Explore the material:
1 - Transcribe the Colquitz River oil spill article between "Public works crews" and "the coming days.", inclusive.
2 - Pick up the report on the Colquitz River heating oil spill after its final sentence and carry it on.

While the amount of heating oil that leaked is unknown, Saanich says none of it appears to have flowed into the river
39184vicnewsWEB-ColquitzSpillDec13-13
Crews from Saanich public works set up a containment boom on the Colquitz River

A home heating oil spill on the bank of the Colquitz River was caught Thursday night before the oil reached the salmon-bearing stream.

Mike Ippen, Saanich's manager of public works, says the spill was discovered Thursday afternoon when a passerby in Colquitz River Park could smell a strong odour of oil and notified Saanich.

Public works crews traced the spill back to a home in the 3400-block of Rolston Cres., which sits on a hill just above the creek.

"We worked late into the night putting containment in place, so oil never actually got into the Colquitz. It's just in the soil," Ippen said.

A long containment boom, as well as absorbent pads and siphon dams have been set up, and Saanich will continue to monitor them over the coming days.

"If it rains, we want to make sure that anything that bleeds through the soil will be captured before it gets to the river," he said.

The leak came as a result of a broken supply line between a home heating tank and a furnace.

Recorded information:
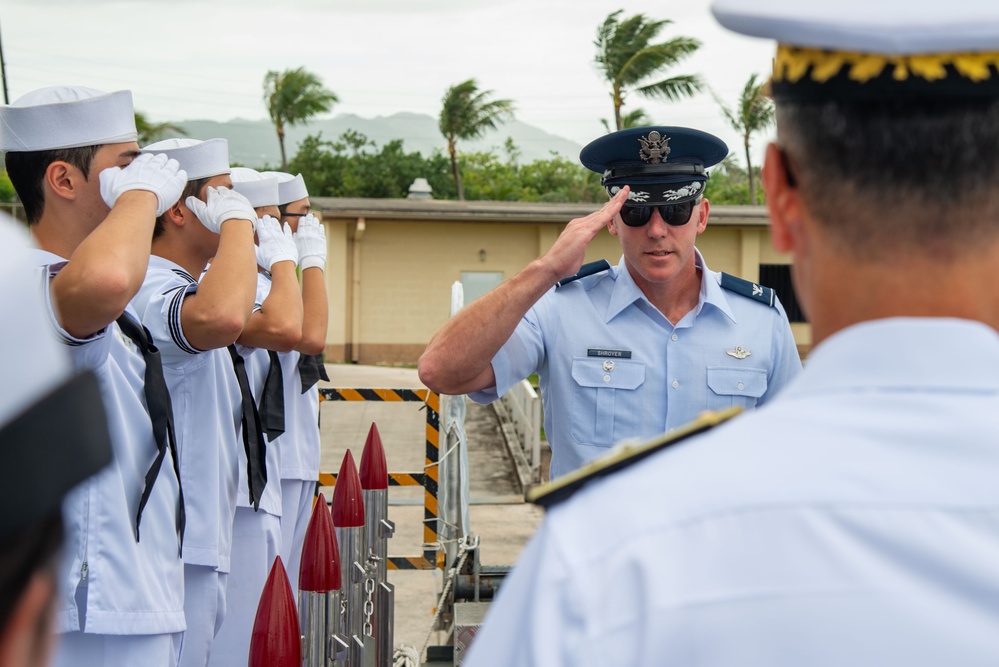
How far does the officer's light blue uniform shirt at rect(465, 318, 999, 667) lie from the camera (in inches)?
35.4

Answers given:
1 -
Public works crews traced the spill back to a home in the 3400-block of Rolston Cres., which sits on a hill just above the creek.

"We worked late into the night putting containment in place, so oil never actually got into the Colquitz. It's just in the soil," Ippen said.

A long containment boom, as well as absorbent pads and siphon dams have been set up, and Saanich will continue to monitor them over the coming days.

2 -
The homeowner, who declined to speak to the News, has hired a private contractor to do remediation work. The company that supplies the fuel is also working to determine just how much oil leaked into the soil.

"We think it was a slight drip, but over a few days it just emptied the tank," Ippen said.

The Colquitz watershed is no stranger to oil spills. Since 2011 there have been at least eight oil spills that contaminated the creek, including an 1,100 litre home heating oil spill in November 2011 and a mineral oil leak from a B.C. Hydro line last year.

Thursday's leak contaminated parkland on the direct opposite creek bank that B.C. Hydro had excavated earlier this year, in a project that removed 850 tons of earth soiled from a low-toxicity oil surrounding a transmission cable.

It's not known yet if the creek will be subjected to another soil excavation project.

Less than a kilometre down the creek from the location of the contaminated soil, stream stewards monitor the health of the Colquitz and count the number of salmon returning in the fall and winter to spawn.

A record year, so far more than 1,250 salmon have passed through the fish fence this fall to head upstream to spawn.

Ippen says Saanich crews will continue to monitor the situation, but they've handed cleanup duties to the contractor. Workers will be removing vegetation and conducting soil samples to ensure remediation is done.

For information on how to better protect yourself from a home heating oil spill, visit saanich.ca/services/utilities/spills.html.